[Passage provided]
In addition to providing preliminary recommendations for Stage 3, committee members also presented some objectives that are stage undetermined, while others were clearly set aside as a “Stage 4 Placeholder.”  The MU Workgroup said they plan to distribute a Request for Comment in November with responses due by December 21, 2012.  The plan is to transmit final recommendations for Stage 3 to HHS in May 2013.  Here are some other recommendations from related workgroups.

Think Tanks Debate ACA 2.0 in Washington This week, the New England Journal of Medicine release two papers written by prominent Washington-based think tanks, teeing up a debate about how to reduce healthcare costs.  The left-leaning Center for American Progress (CAP) outlined a number of reforms that supporters – like CAP senior fellow Ezekiel Emanuel, and including former CMS chief Don Berwick, former OMB Director Peter Orszag and former Senate Majority Leader Tom Daschle – say will bend the “cost curve.”  The authors advocate for an approach that partly relies on government to move providers and insurers away from fee-for-service waste. Chief among their ideas is a push to require insurers and providers to negotiate rates within a budget, known as a global spending target, to prevent open-ended fee-for-service arrangements. The plan would also move most of Medicare and Medicaid away from fee-for-service payments within 10 years. Advocates for the new approach say their proposal represents “the next generation” of reforms intended to prevent health care costs from consuming a greater share of the national economy.

[Records supplied]
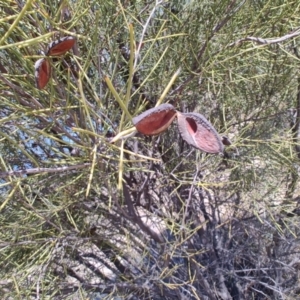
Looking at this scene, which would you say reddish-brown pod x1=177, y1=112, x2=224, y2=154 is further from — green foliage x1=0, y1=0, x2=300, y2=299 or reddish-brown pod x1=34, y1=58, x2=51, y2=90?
green foliage x1=0, y1=0, x2=300, y2=299

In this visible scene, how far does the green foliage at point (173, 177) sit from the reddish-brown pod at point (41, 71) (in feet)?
1.52

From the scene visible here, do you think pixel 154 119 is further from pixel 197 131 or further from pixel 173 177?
pixel 173 177

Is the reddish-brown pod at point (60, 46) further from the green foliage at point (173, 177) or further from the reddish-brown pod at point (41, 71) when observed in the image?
the green foliage at point (173, 177)

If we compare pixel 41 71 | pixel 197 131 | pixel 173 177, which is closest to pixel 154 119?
pixel 197 131

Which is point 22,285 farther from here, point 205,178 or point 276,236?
point 276,236

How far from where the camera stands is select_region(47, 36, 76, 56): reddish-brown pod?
35.1 inches

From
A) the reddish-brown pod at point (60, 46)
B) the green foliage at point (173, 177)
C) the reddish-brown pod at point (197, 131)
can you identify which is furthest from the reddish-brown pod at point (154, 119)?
the green foliage at point (173, 177)

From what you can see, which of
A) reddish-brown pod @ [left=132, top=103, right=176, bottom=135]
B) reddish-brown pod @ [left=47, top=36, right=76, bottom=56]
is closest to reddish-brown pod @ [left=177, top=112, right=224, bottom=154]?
reddish-brown pod @ [left=132, top=103, right=176, bottom=135]

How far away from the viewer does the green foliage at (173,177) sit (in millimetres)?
1717

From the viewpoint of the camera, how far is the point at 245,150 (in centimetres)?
213

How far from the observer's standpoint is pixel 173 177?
2137mm

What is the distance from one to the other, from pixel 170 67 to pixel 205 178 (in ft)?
1.76

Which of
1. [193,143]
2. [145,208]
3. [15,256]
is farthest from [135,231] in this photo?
[193,143]

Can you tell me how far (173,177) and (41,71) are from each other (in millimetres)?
1313
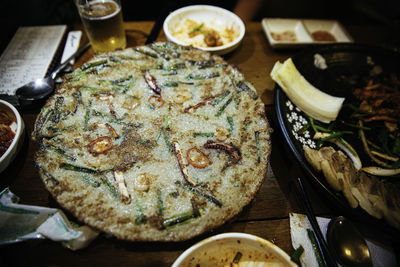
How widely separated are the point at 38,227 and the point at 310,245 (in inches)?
74.8

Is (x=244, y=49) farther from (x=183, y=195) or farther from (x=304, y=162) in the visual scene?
(x=183, y=195)

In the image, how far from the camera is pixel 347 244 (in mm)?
1752

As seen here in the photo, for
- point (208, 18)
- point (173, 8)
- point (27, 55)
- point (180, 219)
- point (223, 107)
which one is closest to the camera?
point (180, 219)

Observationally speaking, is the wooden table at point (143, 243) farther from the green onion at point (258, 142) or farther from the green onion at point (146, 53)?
the green onion at point (146, 53)

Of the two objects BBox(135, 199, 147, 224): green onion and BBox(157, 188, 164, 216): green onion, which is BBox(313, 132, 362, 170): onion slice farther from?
BBox(135, 199, 147, 224): green onion

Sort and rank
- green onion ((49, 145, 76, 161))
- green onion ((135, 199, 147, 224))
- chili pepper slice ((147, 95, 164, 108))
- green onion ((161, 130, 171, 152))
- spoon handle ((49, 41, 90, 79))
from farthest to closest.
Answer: spoon handle ((49, 41, 90, 79)) → chili pepper slice ((147, 95, 164, 108)) → green onion ((161, 130, 171, 152)) → green onion ((49, 145, 76, 161)) → green onion ((135, 199, 147, 224))

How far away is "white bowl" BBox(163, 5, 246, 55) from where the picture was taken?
10.3 feet

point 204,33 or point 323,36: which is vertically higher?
point 204,33

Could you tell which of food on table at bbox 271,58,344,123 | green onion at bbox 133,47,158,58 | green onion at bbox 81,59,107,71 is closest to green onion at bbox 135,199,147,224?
green onion at bbox 81,59,107,71

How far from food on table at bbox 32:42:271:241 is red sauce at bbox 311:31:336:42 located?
1.99 meters

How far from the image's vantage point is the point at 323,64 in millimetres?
3049

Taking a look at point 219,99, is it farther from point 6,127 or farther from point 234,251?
point 6,127

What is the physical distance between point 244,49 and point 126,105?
81.1 inches

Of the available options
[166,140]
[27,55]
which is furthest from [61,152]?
[27,55]
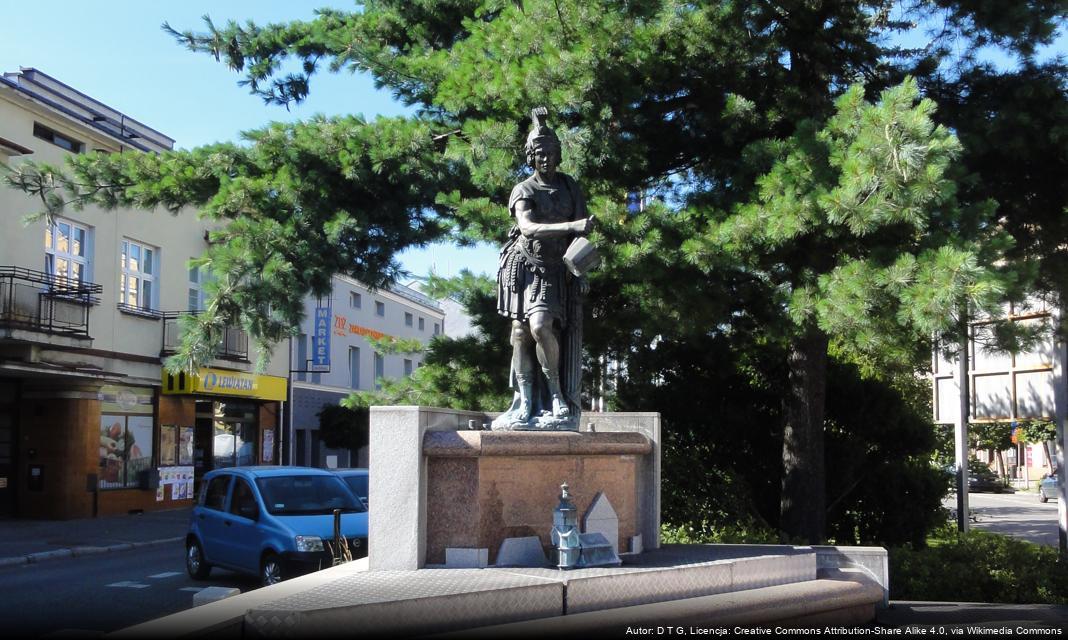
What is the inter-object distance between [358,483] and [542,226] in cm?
925

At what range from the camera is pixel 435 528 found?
6.91 meters

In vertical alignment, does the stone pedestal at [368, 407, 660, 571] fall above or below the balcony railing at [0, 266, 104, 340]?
below

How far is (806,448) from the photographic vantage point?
11914mm

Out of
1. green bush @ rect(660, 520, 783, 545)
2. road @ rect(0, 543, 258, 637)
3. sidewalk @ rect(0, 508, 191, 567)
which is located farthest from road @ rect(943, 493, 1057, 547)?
sidewalk @ rect(0, 508, 191, 567)

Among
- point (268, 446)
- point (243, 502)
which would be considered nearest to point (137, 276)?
point (268, 446)

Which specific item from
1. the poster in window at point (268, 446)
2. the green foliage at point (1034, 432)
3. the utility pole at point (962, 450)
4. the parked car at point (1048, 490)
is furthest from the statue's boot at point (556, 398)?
the green foliage at point (1034, 432)

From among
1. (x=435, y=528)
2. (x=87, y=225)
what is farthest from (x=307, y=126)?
(x=87, y=225)

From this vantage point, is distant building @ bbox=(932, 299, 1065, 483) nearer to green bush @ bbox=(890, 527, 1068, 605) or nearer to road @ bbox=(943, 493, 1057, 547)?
road @ bbox=(943, 493, 1057, 547)

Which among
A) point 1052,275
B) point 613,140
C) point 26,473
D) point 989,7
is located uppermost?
point 989,7

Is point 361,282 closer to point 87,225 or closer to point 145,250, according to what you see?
point 87,225

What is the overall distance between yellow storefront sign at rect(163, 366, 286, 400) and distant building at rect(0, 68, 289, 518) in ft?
0.19

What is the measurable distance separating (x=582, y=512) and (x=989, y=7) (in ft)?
22.8

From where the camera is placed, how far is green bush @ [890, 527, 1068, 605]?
10062 mm

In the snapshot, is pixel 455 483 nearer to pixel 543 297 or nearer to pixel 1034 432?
pixel 543 297
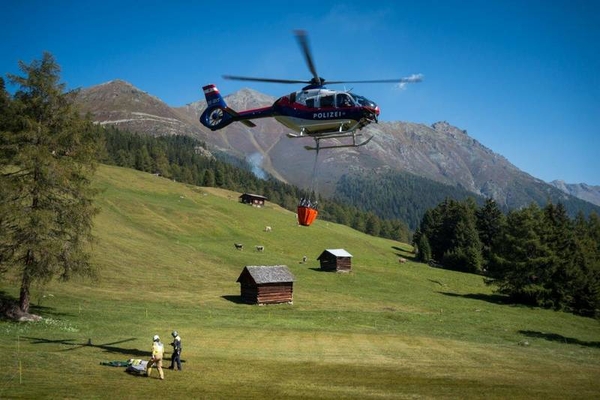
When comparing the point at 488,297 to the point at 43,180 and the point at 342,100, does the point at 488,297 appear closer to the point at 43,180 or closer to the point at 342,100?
the point at 342,100

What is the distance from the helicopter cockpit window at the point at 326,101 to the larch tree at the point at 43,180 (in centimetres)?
1934

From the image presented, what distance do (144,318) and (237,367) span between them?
17889 millimetres

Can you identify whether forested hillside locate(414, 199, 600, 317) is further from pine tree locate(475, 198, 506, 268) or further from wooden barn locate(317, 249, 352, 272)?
pine tree locate(475, 198, 506, 268)

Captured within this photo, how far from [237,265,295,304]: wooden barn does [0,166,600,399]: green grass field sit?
2071mm

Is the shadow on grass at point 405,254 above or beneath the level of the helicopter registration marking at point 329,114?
beneath

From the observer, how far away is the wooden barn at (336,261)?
79.5 m

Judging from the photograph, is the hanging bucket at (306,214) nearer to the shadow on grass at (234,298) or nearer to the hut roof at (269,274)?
the hut roof at (269,274)

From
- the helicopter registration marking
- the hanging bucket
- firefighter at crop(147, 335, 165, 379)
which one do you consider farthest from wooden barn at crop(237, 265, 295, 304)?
firefighter at crop(147, 335, 165, 379)

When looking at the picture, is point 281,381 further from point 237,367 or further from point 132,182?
point 132,182

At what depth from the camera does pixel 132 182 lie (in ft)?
394

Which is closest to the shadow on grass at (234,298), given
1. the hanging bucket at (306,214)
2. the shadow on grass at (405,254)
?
the hanging bucket at (306,214)

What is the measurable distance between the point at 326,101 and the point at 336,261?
55261 mm

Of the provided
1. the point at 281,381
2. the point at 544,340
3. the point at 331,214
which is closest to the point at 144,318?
the point at 281,381

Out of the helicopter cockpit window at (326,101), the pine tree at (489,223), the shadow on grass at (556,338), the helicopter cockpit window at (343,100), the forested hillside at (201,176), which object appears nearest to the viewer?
the helicopter cockpit window at (343,100)
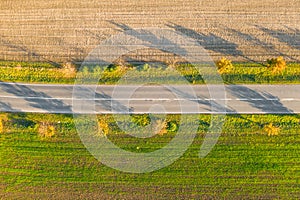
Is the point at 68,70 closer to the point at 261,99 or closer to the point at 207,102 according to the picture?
the point at 207,102

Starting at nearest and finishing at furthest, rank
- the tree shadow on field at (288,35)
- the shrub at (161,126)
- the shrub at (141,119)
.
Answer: the shrub at (161,126)
the shrub at (141,119)
the tree shadow on field at (288,35)

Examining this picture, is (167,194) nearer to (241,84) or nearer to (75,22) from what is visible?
(241,84)

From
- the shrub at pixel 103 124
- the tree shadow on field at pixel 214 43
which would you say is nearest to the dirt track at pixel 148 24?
the tree shadow on field at pixel 214 43

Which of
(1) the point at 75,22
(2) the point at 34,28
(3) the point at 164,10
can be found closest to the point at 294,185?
(3) the point at 164,10

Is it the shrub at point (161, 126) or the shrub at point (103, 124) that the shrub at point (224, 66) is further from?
the shrub at point (103, 124)

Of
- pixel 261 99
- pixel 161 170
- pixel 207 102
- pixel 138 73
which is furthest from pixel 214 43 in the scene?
pixel 161 170

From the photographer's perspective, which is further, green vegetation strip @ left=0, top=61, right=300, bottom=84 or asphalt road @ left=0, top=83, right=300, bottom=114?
green vegetation strip @ left=0, top=61, right=300, bottom=84

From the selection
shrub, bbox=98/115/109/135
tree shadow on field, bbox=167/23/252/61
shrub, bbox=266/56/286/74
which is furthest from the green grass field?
tree shadow on field, bbox=167/23/252/61

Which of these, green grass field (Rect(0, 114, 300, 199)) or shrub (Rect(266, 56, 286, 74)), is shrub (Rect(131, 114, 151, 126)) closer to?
green grass field (Rect(0, 114, 300, 199))
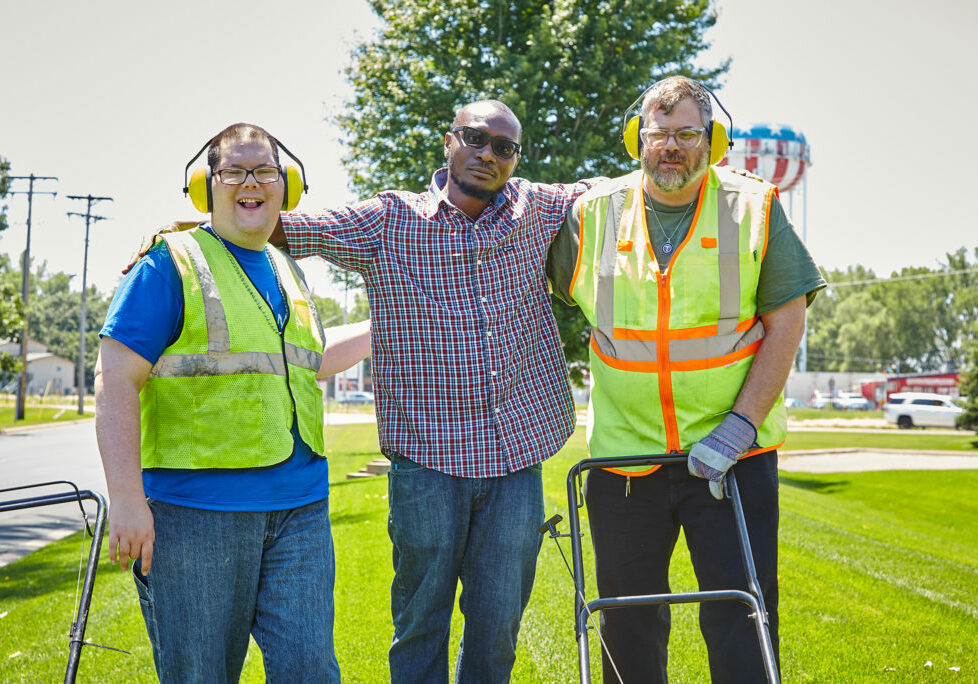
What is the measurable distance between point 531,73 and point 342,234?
1209cm

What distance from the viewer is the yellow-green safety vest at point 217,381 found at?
2.60 m

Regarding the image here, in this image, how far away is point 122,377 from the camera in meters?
2.49

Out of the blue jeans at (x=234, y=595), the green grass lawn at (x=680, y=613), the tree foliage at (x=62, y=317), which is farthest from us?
the tree foliage at (x=62, y=317)

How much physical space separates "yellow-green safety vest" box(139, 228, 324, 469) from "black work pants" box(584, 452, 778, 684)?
4.24ft

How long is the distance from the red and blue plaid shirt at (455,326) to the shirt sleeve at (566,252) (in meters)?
0.07

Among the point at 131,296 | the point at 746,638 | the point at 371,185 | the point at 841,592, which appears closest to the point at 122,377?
the point at 131,296

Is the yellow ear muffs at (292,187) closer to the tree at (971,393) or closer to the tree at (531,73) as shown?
the tree at (531,73)

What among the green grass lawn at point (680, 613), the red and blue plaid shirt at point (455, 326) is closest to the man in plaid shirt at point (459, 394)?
the red and blue plaid shirt at point (455, 326)

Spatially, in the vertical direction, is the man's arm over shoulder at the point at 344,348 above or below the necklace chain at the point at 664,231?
below

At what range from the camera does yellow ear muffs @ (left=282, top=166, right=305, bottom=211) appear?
2959 millimetres

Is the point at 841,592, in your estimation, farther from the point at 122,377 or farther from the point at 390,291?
the point at 122,377

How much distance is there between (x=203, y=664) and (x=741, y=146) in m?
28.2

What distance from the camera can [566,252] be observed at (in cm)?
350

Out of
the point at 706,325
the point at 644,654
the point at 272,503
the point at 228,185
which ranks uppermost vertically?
the point at 228,185
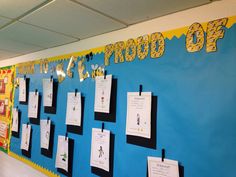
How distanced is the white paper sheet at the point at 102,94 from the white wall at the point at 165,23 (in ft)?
0.85

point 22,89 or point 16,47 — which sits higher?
point 16,47

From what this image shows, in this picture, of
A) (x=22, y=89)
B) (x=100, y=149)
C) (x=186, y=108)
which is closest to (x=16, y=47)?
(x=22, y=89)

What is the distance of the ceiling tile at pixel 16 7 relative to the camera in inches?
39.7

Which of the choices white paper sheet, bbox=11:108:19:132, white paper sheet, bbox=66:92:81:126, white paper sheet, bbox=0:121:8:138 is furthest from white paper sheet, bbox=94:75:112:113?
white paper sheet, bbox=0:121:8:138

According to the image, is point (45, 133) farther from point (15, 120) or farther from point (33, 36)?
point (33, 36)

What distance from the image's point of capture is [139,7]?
100cm

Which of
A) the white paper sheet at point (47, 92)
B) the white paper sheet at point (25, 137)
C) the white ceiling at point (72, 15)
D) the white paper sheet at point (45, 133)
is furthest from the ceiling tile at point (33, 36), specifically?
the white paper sheet at point (25, 137)

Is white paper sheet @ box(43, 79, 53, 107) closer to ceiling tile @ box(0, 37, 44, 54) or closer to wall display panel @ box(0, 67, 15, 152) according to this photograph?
ceiling tile @ box(0, 37, 44, 54)

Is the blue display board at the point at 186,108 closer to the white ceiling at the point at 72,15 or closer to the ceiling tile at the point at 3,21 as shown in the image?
the white ceiling at the point at 72,15

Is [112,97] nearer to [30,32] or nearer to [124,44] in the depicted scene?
[124,44]

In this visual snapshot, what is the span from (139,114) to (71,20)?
2.25 feet

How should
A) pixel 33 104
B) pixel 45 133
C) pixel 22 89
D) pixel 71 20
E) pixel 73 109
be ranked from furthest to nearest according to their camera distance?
pixel 22 89 < pixel 33 104 < pixel 45 133 < pixel 73 109 < pixel 71 20

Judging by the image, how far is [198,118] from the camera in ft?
2.99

[Work order 1] In the health policy passage, by what date are responses to the MU Workgroup's Request for Comment due?
[Work order 2] Continue the passage on Stage 3 recommendations and healthcare cost reform from the point where it stops.
The rows were taken from a separate source and have no connection to the passage.

[Answer space 1] December 21, 2012.

[Answer space 2]
On the other side of the isle, American Enterprise Institute (AEI) also released a paper meant to achieve long-term cost savings in healthcare.  Joe Antos, University of Pennsylvania scholar Mark Pauly and Bush-appointed CMS Administrator Gail Wilensky said in their paper that Medicare should move to a defined contribution approach instead of continuing with the defined benefit system.  They proposed giving seniors and other beneficiaries a uniform subsidy that they could use to buy insurance from competing health plans or traditional fee-for-service Medicare. All of the coverage would offer a common set of core benefits.  The authors also said the current tax exclusions on health insurance provided by companies to their workers are ineffective.  Instead, they could be converted into a tax credit that could be used by individuals to buy insurance on their own.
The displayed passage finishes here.